Introduction
This manual describes the Saturn Vector Unit, a parameterized and extensible vector microarchitecture executing the RISC-V vector extension. Saturn was developed to address an academic need for a representative, compliant, and flexible generator of RISC-V vector units targeting deployment in domain-specialized cores. Saturn is implemented as a parameterized Chisel RTL generator, enabling a range of possible Saturn configurations across many target deployment scenarios. This document discusses the microarchitectural details of all Saturn components.
-
Chapter 1 describes the motivation for Saturn and compares Saturn’s design approach to those of existing data-parallel microarchitecture archetypes
-
Chapter 2 discusses the system organization of Saturn
-
Chapter 3 describes the microarchitecture of Saturn’s vector frontend unit
-
Chapter 4 describes the microarchitecture of Saturn’s vector load-store unit
-
Chapter 5 describes the microarchitecture of Saturn’s datapath and vector instruction sequencers
-
Chapter 6 provides guidance on writing efficient vector code for Saturn
-
Chapter 7 discusses the historical context of Saturn within past academic vector units
Objectives
Saturn was developed with the following objectives:
-
Provide a representative baseline implementation of the RISC-V Vector specification
-
Support full compliance with the complete RVV specification, including support for virtual memory and precise faults
-
Target performant ASIC implementations, rather than FPGA deployments
-
Be sufficiently parameterized to support configurations across a wide power/performance/area design space
-
Demonstrate efficient scheduling of vector operations on a microarchitecture with a short hardware vector length
-
Implement a SIMD-style microarchitecture, comparable to existing SIMD datapaths in DSP microarchitectures
-
Integrate with existing efficient area-compact scalar cores, rather than high-IPC general-purpose cores
-
Support extensibility with custom vector instructions, functional units, and accelerators that leverage the baseline capability in the standard RVV ISA
-
Target deployment as part of a DSP core or similarly domain-specialized core, instead of general-purpose systems
Questions, bug reports, or requests for further documentation can be made to jzh@berkeley.edu.
1. Background
This chapter presents a background discussion of deployment scenarios for data-parallel systems and the dominant architectures in the commercial space for such systems. Saturn, as an implementation of a modern scalable vector ISA targeting deployment in specialized cores, fills an underexplored niche in the space of open-source data-parallel microarchitectures. A comparison of Saturn’s microarchitecture philosophy to alternative vector approaches is discussed.
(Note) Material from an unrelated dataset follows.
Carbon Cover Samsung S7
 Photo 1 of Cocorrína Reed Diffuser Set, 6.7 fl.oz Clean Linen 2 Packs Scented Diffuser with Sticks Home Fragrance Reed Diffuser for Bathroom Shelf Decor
1.1. Data-parallel Workloads
We broadly categorize the range of deployment scenarios and workloads for programmable data-parallel systems into four domains. These categories are differentiated by power/area constraints and workload characteristics. Figure 2 outlines the four deployment domains where DLP-enabled architectures are critical, and the salient architectural and microarchitectural archetypes that have come to dominate each domain.